Dimensions and Capacity:
Test tubes come in various sizes and volumes. The one pictured is graduated up to 10 ml, with an accuracy indication of “±0.2”. The visible graduations are 1, 2, 4, 6, 8and 10ml.

Use:
Used in laboratories to hold, mix, and heat chemicals, or for specific analyses such as food quality control or blood tests. The object in the image, being graduated, is more specifically a flask, used to precisely measure liquid volumes.

Resistance:
Resistance to temperature changes and chemicals varies depending on the type of glass

A borosilicate glass Erlenmeyer flask has several key characteristics:

Materials:
It is made of borosilicate 3.3 glass (such as Pyrex™ or Duran®), known for its high resistance to thermal shock and chemical corrosion.

Capacity:
The flask pictured has a capacity of 100 ml, with graduations indicating volumes (40,60, 80, 100ml).

Shape:
Its conical shape ensures good stability and facilitates mixing and heating liquids. The neck can be narrow or wide.

Graduations:
It has graduations (often white enamel) for approximate volume measurements.

Resistance:
Borosilicate glass provides excellent heat resistance, allowing direct heating and autoclaving for sterilization.

Use:
It is commonly used in laboratories for mixing, heating, cooling, and storing liquids, as well as for titrations and cell cultures.

A borosilicate glass Erlenmeyer flask has several key characteristics:

Materials:
It is made of borosilicate 3.3 glass (such as Pyrex™ or Duran®), known for its high resistance to thermal shock and chemical corrosion.

Capacity:
The flask pictured has a capacity of 500 ml, with graduations indicating volumes (e.g., 400 ml, 300 ml, 200 ml).

Shape:
Its conical shape ensures good stability and facilitates mixing and heating liquids. The neck can be narrow or wide.

Graduations:
It has graduations (often white enamel) for approximate volume measurements.

Resistance:
Borosilicate glass provides excellent heat resistance, allowing direct heating and autoclaving for sterilization.

Use:
It is commonly used in laboratories for mixing, heating, cooling, and storing liquids, as well as for titrations and cell cultures.

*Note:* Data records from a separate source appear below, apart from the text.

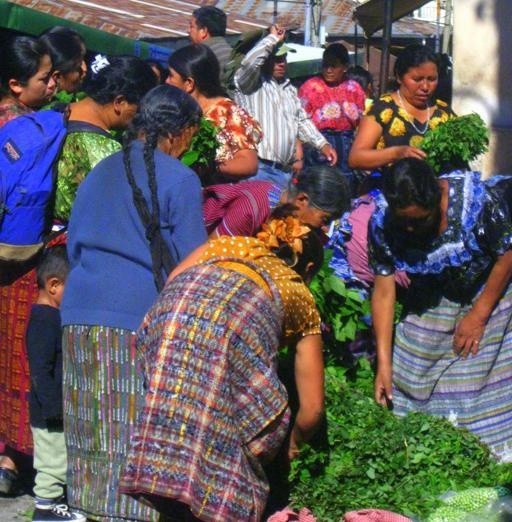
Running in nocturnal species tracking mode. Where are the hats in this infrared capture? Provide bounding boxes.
[272,39,296,58]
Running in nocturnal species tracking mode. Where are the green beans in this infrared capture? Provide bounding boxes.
[446,487,497,513]
[428,507,467,522]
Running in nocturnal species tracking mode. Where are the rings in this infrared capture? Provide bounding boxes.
[473,339,480,345]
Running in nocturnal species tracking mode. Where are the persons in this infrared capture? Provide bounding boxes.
[1,3,460,245]
[316,183,415,375]
[0,49,159,499]
[363,155,512,464]
[19,244,89,522]
[62,81,217,521]
[116,203,328,522]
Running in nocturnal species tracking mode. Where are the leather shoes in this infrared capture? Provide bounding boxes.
[0,468,27,497]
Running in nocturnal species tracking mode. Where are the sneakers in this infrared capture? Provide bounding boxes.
[31,503,87,521]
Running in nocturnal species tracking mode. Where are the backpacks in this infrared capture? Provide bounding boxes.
[224,25,272,93]
[0,102,71,264]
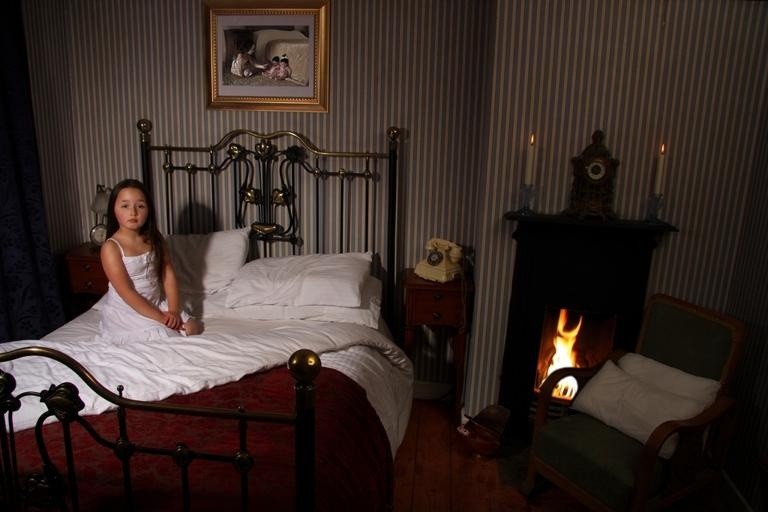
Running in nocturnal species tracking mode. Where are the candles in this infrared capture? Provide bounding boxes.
[652,143,665,195]
[522,133,535,186]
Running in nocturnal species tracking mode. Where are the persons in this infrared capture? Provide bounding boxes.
[95,179,182,341]
[231,42,292,80]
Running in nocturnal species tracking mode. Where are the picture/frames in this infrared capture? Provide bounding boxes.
[200,0,329,112]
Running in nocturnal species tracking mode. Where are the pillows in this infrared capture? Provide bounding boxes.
[158,225,384,331]
[616,352,722,455]
[569,359,707,461]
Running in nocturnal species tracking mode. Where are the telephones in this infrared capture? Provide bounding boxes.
[414,238,462,282]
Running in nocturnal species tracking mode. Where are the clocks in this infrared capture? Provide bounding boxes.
[89,224,107,248]
[559,128,622,221]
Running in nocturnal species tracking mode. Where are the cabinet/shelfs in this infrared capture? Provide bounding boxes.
[400,266,474,417]
[58,242,108,324]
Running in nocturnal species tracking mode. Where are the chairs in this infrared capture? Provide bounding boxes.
[521,294,745,512]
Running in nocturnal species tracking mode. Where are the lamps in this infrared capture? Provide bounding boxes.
[89,184,113,225]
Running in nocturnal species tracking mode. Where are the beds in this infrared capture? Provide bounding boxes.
[1,116,416,512]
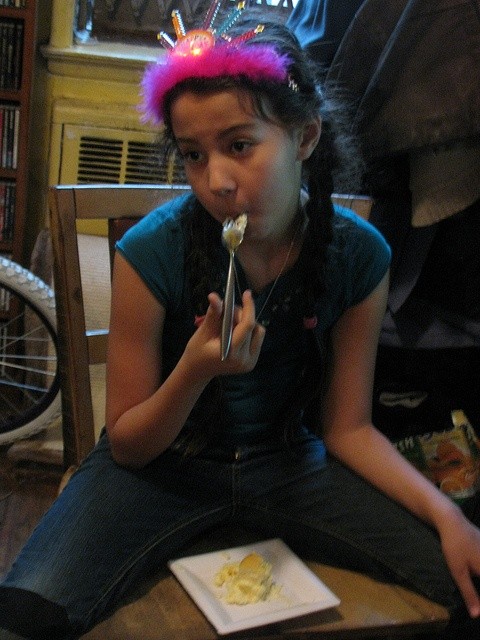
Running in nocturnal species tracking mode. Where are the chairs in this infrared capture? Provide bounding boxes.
[48,185,450,634]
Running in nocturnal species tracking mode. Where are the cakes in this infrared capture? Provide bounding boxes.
[219,551,280,604]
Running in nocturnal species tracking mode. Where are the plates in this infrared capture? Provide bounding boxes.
[167,538,340,634]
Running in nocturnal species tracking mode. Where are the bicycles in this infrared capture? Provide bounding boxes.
[0,258,61,445]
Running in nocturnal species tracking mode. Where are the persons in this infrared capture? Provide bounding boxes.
[1,9,480,640]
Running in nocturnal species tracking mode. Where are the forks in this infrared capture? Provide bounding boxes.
[220,214,247,359]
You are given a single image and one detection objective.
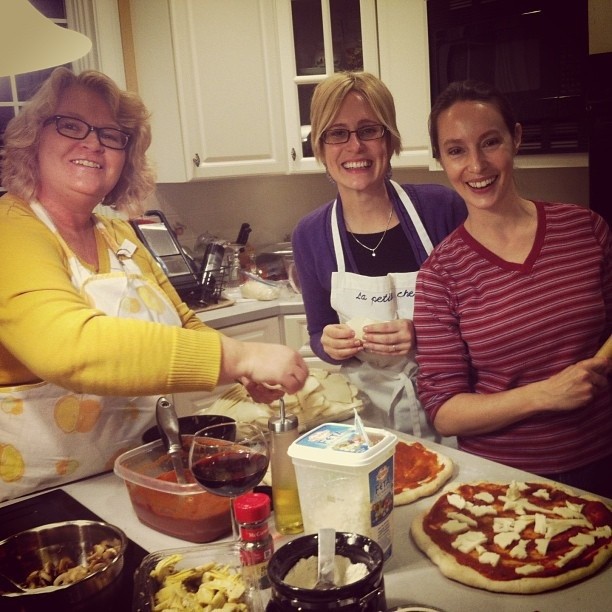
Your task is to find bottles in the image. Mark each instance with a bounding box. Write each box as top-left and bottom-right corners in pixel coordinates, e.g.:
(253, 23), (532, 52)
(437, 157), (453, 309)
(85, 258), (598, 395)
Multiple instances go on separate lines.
(230, 493), (275, 588)
(267, 396), (303, 536)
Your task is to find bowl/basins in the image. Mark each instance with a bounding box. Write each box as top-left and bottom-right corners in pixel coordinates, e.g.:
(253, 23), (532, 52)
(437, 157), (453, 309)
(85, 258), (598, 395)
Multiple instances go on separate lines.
(1, 519), (128, 611)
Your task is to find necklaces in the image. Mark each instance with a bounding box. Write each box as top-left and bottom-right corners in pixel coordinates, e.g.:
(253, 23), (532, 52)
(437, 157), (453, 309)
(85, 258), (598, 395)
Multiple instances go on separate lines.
(343, 204), (395, 256)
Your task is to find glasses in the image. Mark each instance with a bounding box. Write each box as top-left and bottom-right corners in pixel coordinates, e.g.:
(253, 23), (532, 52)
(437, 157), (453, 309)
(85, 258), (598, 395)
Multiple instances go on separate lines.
(319, 125), (390, 144)
(43, 115), (133, 150)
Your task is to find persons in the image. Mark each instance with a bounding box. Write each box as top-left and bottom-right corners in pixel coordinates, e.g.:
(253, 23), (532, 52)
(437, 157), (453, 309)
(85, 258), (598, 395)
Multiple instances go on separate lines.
(1, 63), (310, 502)
(289, 71), (467, 452)
(412, 83), (610, 503)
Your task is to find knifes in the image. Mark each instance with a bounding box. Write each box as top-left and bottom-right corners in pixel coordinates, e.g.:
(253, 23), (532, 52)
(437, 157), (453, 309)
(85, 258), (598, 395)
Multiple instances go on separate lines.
(240, 227), (251, 243)
(235, 222), (250, 244)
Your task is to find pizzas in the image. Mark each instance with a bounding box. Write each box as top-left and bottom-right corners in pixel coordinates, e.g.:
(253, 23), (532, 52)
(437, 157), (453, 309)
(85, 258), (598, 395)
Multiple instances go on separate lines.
(393, 438), (454, 507)
(409, 479), (612, 594)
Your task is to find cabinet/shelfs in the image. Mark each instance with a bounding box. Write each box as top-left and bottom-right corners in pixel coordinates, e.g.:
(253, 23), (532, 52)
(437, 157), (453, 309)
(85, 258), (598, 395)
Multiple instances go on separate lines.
(216, 316), (282, 349)
(282, 313), (313, 356)
(276, 0), (431, 176)
(119, 1), (290, 183)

The characteristics of a test tube like the one pictured include the following:

Materials:
Clear glass (such as soda-lime glass or borosilicate).

Shape:
A narrow cylindrical body with a base that can be round (U-shaped), conical (V-shaped), or flat, and a top opening. The image shows a flat bottom.

Dimensions and Capacity:
Test tubes come in various sizes and volumes. The one pictured is graduated up to 5ml, with an accuracy indication of “±0.2”. The visible graduations are 1, 2, 3, 4, and 5ml.

Use:
Used in laboratories to hold, mix, and heat chemicals, or for specific analyses such as food quality control or blood tests. The object in the image, being graduated, is more specifically a flask, used to precisely measure liquid volumes.

Resistance:
Resistance to temperature changes and chemicals varies depending on the type of glass.

A borosilicate glass Erlenmeyer flask has several key characteristics:

Materials:
It is made of borosilicate 3.3 glass (such as Pyrex™ or Duran®), known for its high resistance to thermal shock and chemical corrosion.

Capacity:
The flask pictured has a capacity of 50 ml, with graduations indicating volumes (20,30,40,50ml).

Shape:
Its conical shape ensures good stability and facilitates mixing and heating liquids. The neck can be narrow or wide.

Graduations:
It has graduations (often white enamel) for approximate volume measurements.

Resistance:
Borosilicate glass provides excellent heat resistance, allowing direct heating and autoclaving for sterilization.

Use:
It is commonly used in laboratories for mixing, heating, cooling, and storing liquids, as well as for titrations and cell cultures.